Changed directory to: /workspace/rl-llm
Current directory: /workspace/rl-llm


In [None]:
# Import necessary libraries
import os
import torch
import time
import seaborn as sns
import numpy as np
import matplotlib.pyplot as plt
import logging
from src import EnvManager, sample_episodes
from transformers import AutoTokenizer, AutoModelForCausalLM
from peft import PeftModel, PeftConfig
from typing import List, Dict, Tuple

# Suppress spammy logs from transformers, 
# e.g. "Setting `pad_token_id` to `eos_token_id`:128001 for open-end generation."
logging.getLogger("transformers").setLevel(logging.ERROR)

In [14]:
def load_model(model_id, revision=None):
    """
    Load a model with both PEFT adapters and value head
    
    Args:
        model_id: Path to model or HF hub model ID
        device: Device to load the model to
        revision: Specific model revision/commit hash to load
    
    Returns:
        model: The loaded model with adapters and value head
        tokenizer: The associated tokenizer
    """
    
    tokenizer = AutoTokenizer.from_pretrained(model_id, padding_side='left', revision=revision)
    if tokenizer.pad_token is None:
        tokenizer.pad_token = tokenizer.eos_token
    
    peft_config = PeftConfig.from_pretrained(model_id, revision=revision)
    base_model_id = peft_config.base_model_name_or_path
    
    logging.info(f"Loading base model: {base_model_id}")
    logging.info(f"Loading with PEFT adapters from: {model_id}")
    if revision:
        logging.info(f"Using revision: {revision}")
    
    base_model = AutoModelForCausalLM.from_pretrained(base_model_id)
    model = PeftModel.from_pretrained(base_model, model_id, revision=revision)
    model.to(torch.device("cuda" if torch.cuda.is_available() else "cpu"))
    
    return model, tokenizer


def load_base_model(model_id):
    """

Study material:

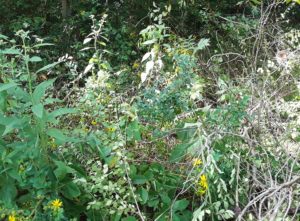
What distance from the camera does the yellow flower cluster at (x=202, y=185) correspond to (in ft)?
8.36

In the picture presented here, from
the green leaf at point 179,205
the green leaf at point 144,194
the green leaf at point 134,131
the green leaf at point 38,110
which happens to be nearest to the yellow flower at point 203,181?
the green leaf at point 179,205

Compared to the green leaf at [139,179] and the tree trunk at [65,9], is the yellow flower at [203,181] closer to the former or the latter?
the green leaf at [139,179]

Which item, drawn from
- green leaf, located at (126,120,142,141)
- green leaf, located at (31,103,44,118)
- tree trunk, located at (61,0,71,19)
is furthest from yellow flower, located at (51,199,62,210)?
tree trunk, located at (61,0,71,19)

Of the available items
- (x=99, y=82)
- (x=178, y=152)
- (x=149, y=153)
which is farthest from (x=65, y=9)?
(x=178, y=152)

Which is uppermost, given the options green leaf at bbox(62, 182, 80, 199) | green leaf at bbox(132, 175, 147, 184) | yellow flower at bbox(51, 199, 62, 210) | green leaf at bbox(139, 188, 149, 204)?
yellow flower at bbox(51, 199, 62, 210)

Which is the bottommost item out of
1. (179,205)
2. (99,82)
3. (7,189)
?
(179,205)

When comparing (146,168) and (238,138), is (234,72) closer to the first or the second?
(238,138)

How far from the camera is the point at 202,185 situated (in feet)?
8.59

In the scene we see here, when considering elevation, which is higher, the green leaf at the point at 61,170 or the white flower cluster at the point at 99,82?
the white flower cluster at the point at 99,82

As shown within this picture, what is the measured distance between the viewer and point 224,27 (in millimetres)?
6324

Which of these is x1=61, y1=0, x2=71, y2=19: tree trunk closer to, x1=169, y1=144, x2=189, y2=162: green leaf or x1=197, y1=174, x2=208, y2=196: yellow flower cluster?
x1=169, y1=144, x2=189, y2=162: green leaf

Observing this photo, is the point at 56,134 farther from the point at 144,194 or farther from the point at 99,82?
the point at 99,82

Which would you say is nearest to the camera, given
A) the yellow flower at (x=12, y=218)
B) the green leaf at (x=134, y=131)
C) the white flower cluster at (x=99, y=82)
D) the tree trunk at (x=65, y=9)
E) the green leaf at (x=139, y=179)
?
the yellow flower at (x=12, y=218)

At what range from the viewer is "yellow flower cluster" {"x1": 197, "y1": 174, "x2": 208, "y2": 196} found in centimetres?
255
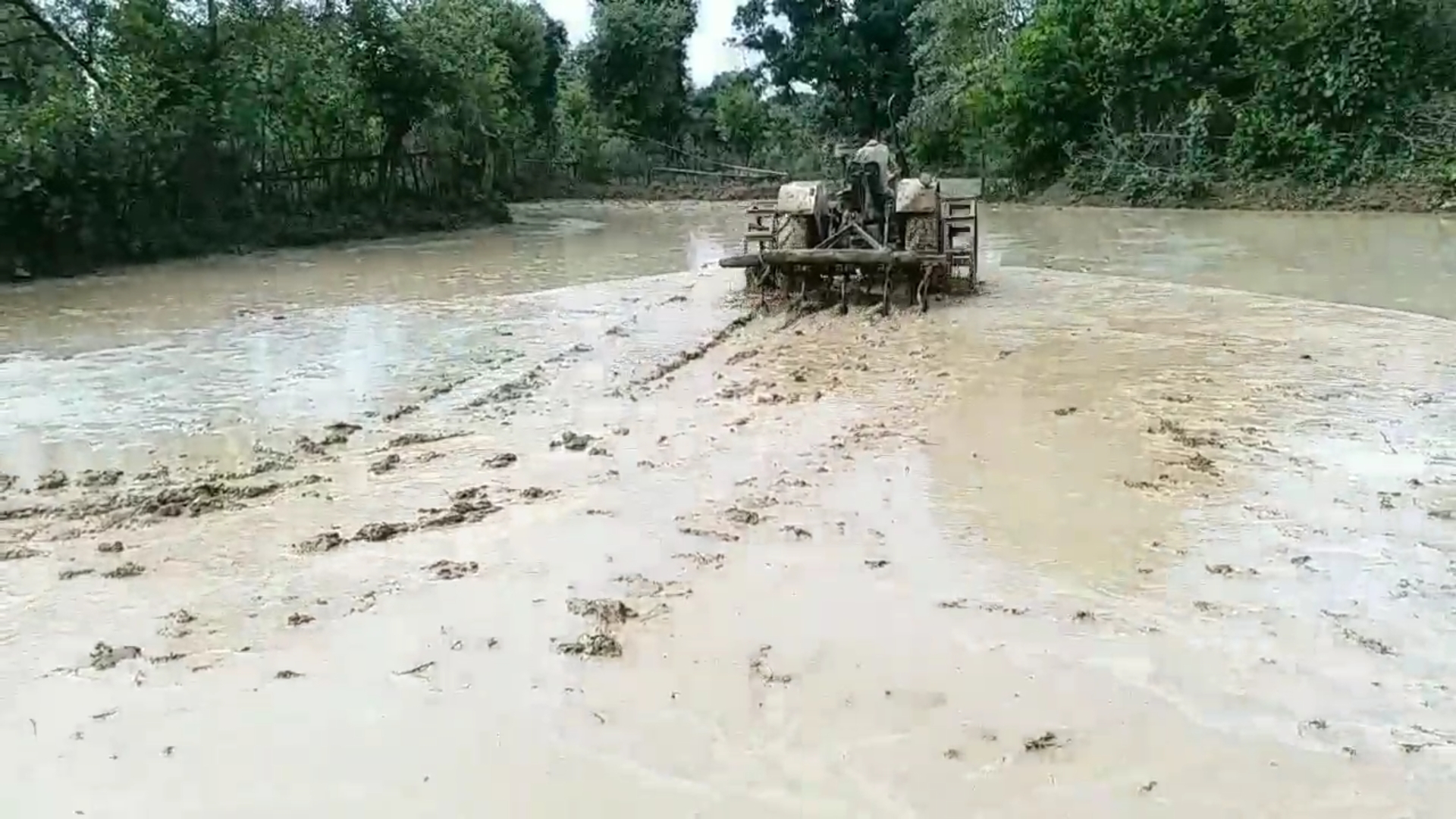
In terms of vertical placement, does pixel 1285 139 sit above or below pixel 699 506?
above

What to do: Decide whether each statement agrees with the code excerpt, and answer yes or no, quoting the deciding words: (a) In load_model, the tokenizer's pad token is set to the end-of-sequence token when no pad token is defined. (b) Logs from transformers are limited to the WARNING level. (c) The loaded model is always placed on the CPU. The data were taken from a source unrelated to the code excerpt.

Response to this task:
(a) Yes: "if tokenizer.pad_token is None:" followed by "tokenizer.pad_token = tokenizer.eos_token".
(b) No: "logging.getLogger("transformers").setLevel(logging.ERROR)".
(c) No: "torch.device("cuda" if torch.cuda.is_available() else "cpu")".